Aktueller ist, dass die Luzerner Zeitung Anfang Juli schrieb, dass die Crypto-AG gerade fast alle Angestellten („Mitarbeitenden”) entlässt, weil sie eine Ausfuhrbewilligung nicht mehr bekommen haben. „Sie konnte die Behörden nicht davon überzeugen, nichts mit der Spionageaffäre zu tun zu haben.”
Echt jetzt? Sie wollen damit nichts zu tun haben?
Das ist nicht ganz trivial, weil das Unternehmen ja mehrfach rumverkauft wurde und auch leichte Namensänderungen hinter sich hat, und Crypto AG und Crypto International AG wohl zumindest nicht identisch sind.
Das schwedische Ehepaar Andreas und Emma Linde hatten den internationalen Teil der früheren Crypto AG erst vor zwei Jahren gekauft. […]

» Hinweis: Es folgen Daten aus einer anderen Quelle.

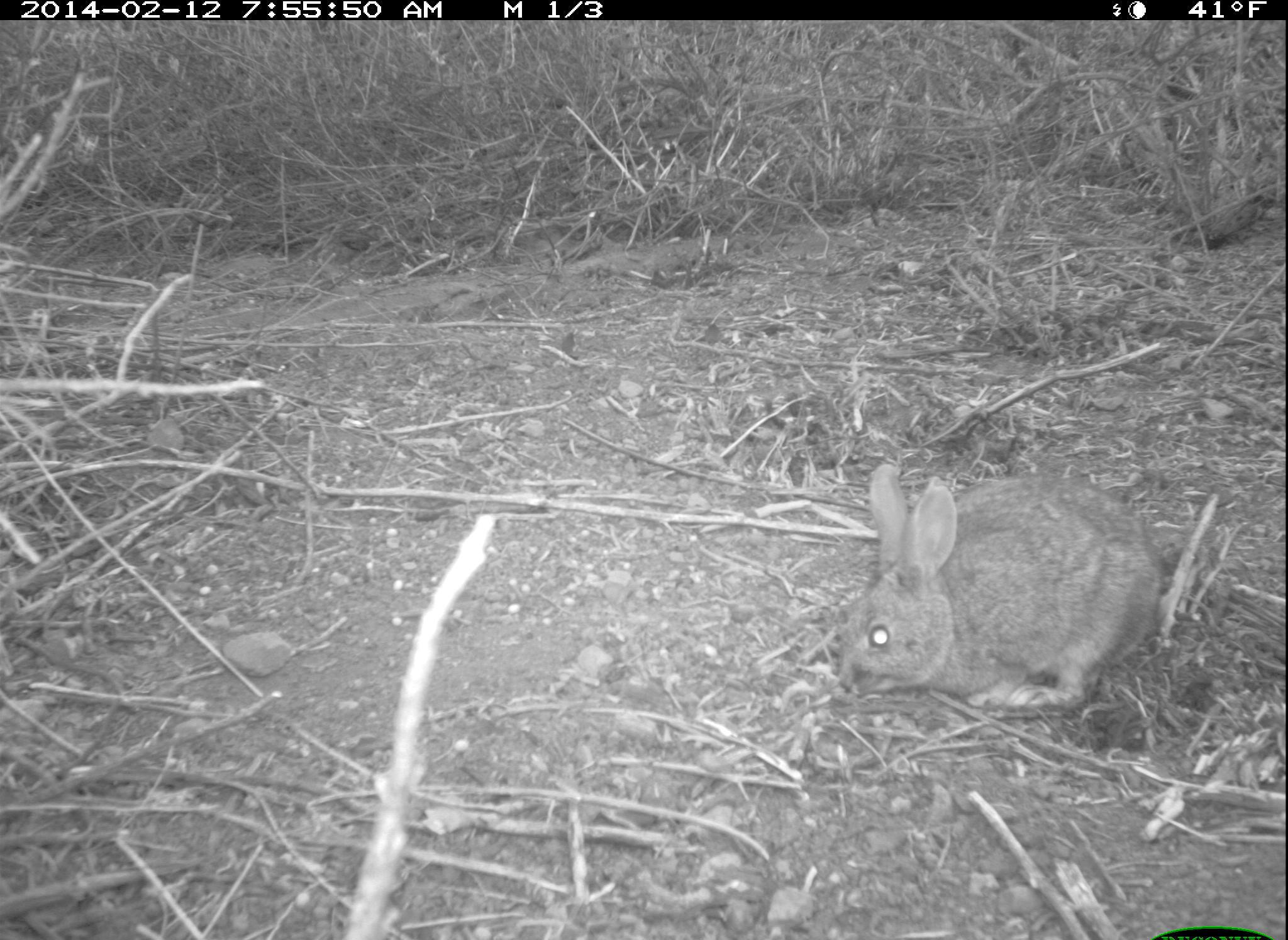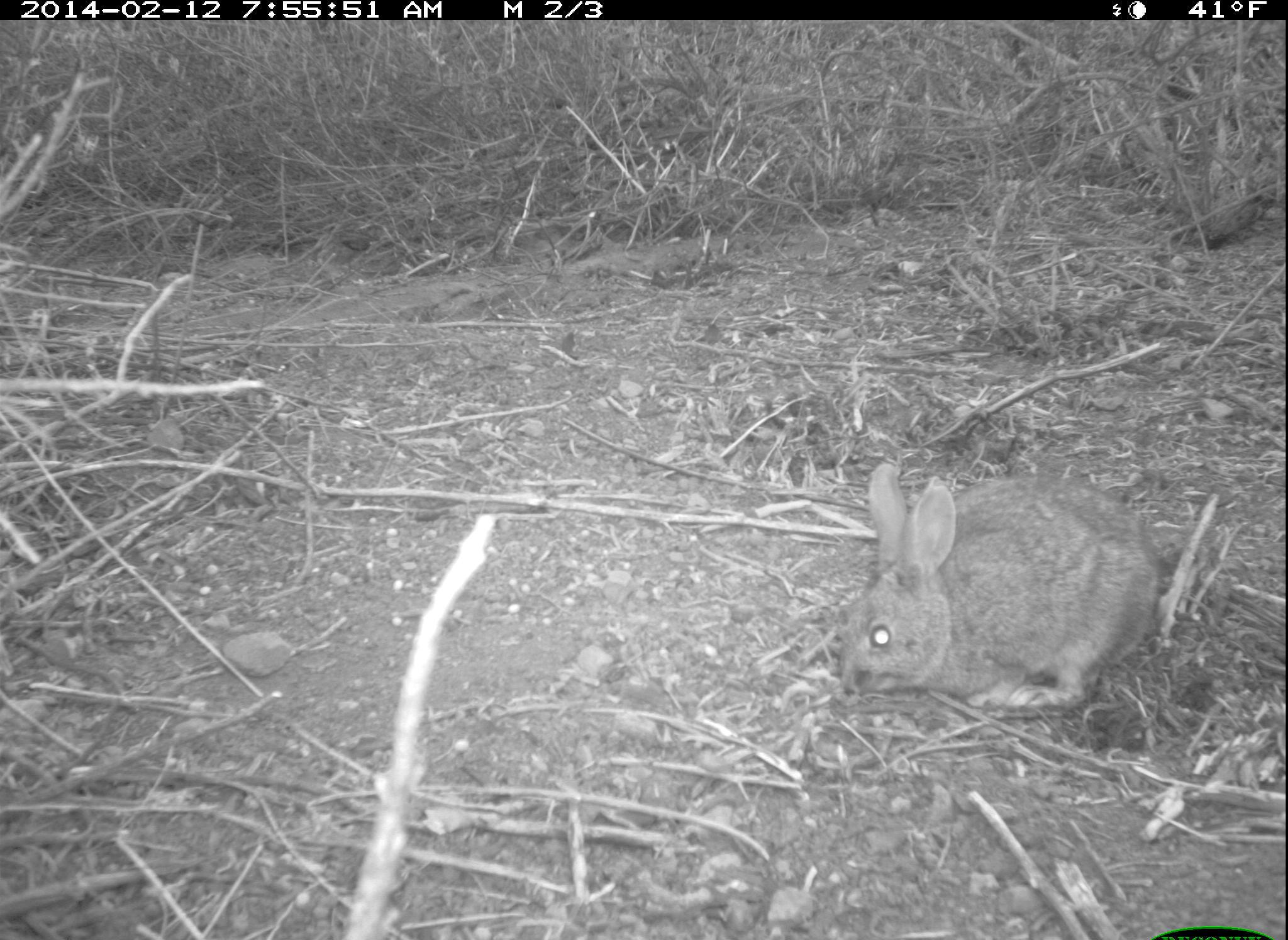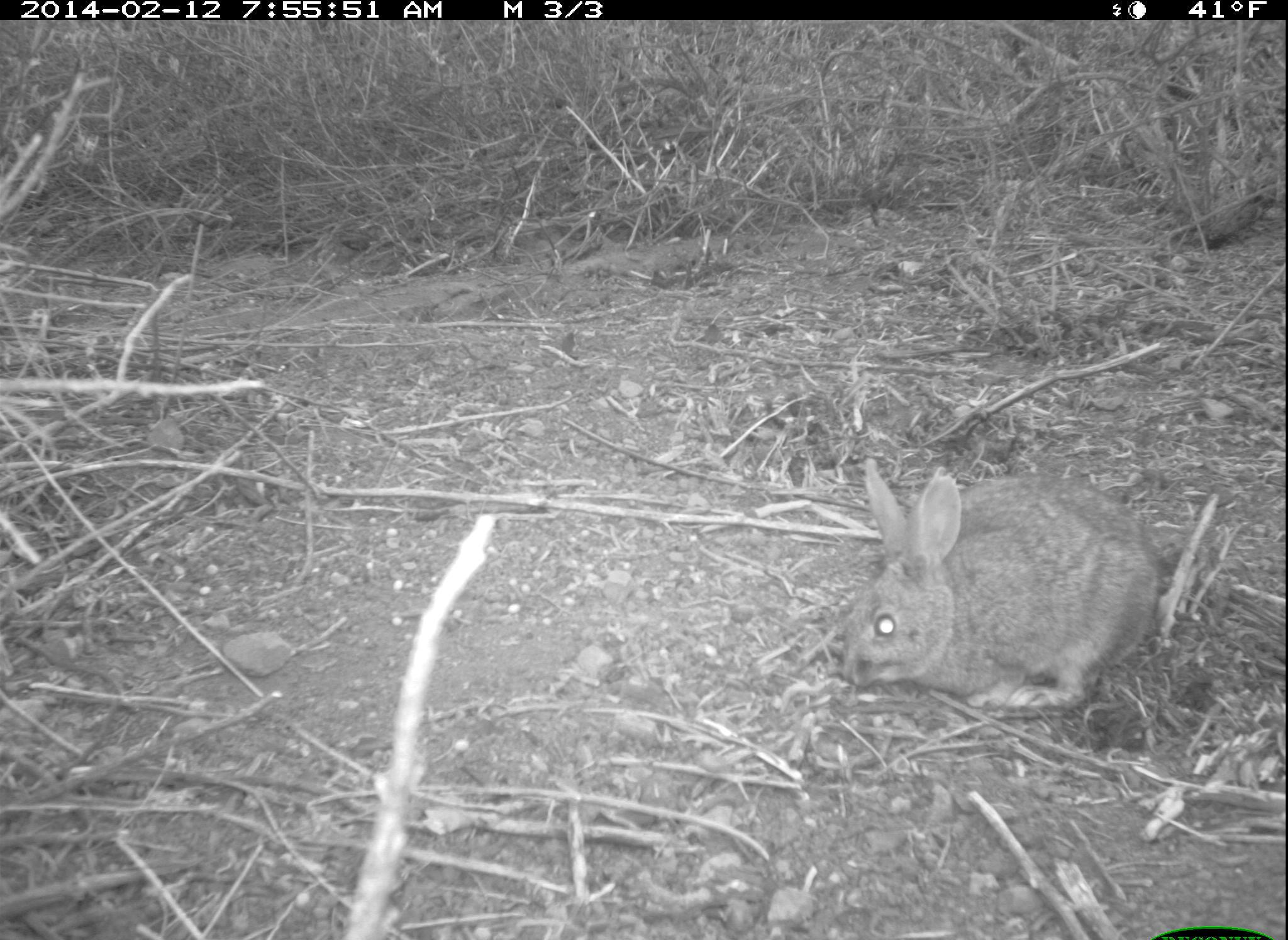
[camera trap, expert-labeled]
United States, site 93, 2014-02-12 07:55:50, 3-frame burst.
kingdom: Animalia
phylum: Chordata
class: Mammalia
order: Lagomorpha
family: Leporidae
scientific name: Leporidae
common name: rabbits and hares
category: rabbit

Der Firmenteil den das schwedische Ehepaar gekauft hatte, war der globale Teil dieser ehemaligen Crypto AG. Mit der Spionage habe dieser Bereich der Firma aber nichts zu tun gehabt, beteuerten die Besitzer wiederholt. Es sei ihnen aber nie gelungen, die Behörden davon zu überzeugen, «dass unser Unternehmen nie etwas mit der früheren Crypto AG zu tun hatte.»
Das Staatssekretariat für Wirtschaft (Seco) hatte im Fall Crypto wegen möglicher Widerhandlungen gegen das Exportkontrollrecht bereits Ende Februar bei der Bundesanwaltschaft Anzeige gegen Unbekannt eingereicht. Vor zwei Wochen ermächtigte dann der Bundesrat die Bundesanwaltschaft, im Zusammenhang mit der Crypto-Affäre, eine Strafuntersuchung zu führen. Zum anderen beschloss die Landesregierung, dass der Crypto International AG vorderhand keine Ausfuhrbewilligungen erteilt wird. Dies war der Todesstoss für die Firma. Sie konnte keine Geräte mehr ins Ausland verkaufen und das, obwohl gemäss NZZ die Auftragsbücher der Crypto International AG voll gewesen wären.

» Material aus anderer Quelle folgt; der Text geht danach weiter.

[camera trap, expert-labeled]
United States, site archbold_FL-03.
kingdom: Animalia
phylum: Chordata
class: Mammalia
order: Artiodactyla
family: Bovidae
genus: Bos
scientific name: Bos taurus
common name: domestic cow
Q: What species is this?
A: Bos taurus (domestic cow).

Auch die NZZ, oder sogar zuerst die NZZ, denn darauf verweist der Artikel schrieb darüber.
Damals arbeiteten die «Rundschau» und weitere Medien die Crypto-Affäre auf. Erstmals wurde aufgezeigt, dass die Herstellerin von Chiffriergeräten lange Zeit im Besitz von US-amerikanischen und deutschen Geheimdiensten war. Klandestin soll in viele Geräte eine sogenannte Hintertür eingebaut worden sein, wodurch die involvierten Geheimdienste, wohl auch der schweizerische, die Kommunikation der Kunden mitverfolgen konnten.
Das ist ein Punkt, der mich überaus interessiert hätte, besonders auch die Achse zwischen CIA und Schweizer-Geheimdienst, denn ich würde die Rolle des Krypto-Professors Ueli Maurer von der ETH Zürich gerne tiefer verstehen.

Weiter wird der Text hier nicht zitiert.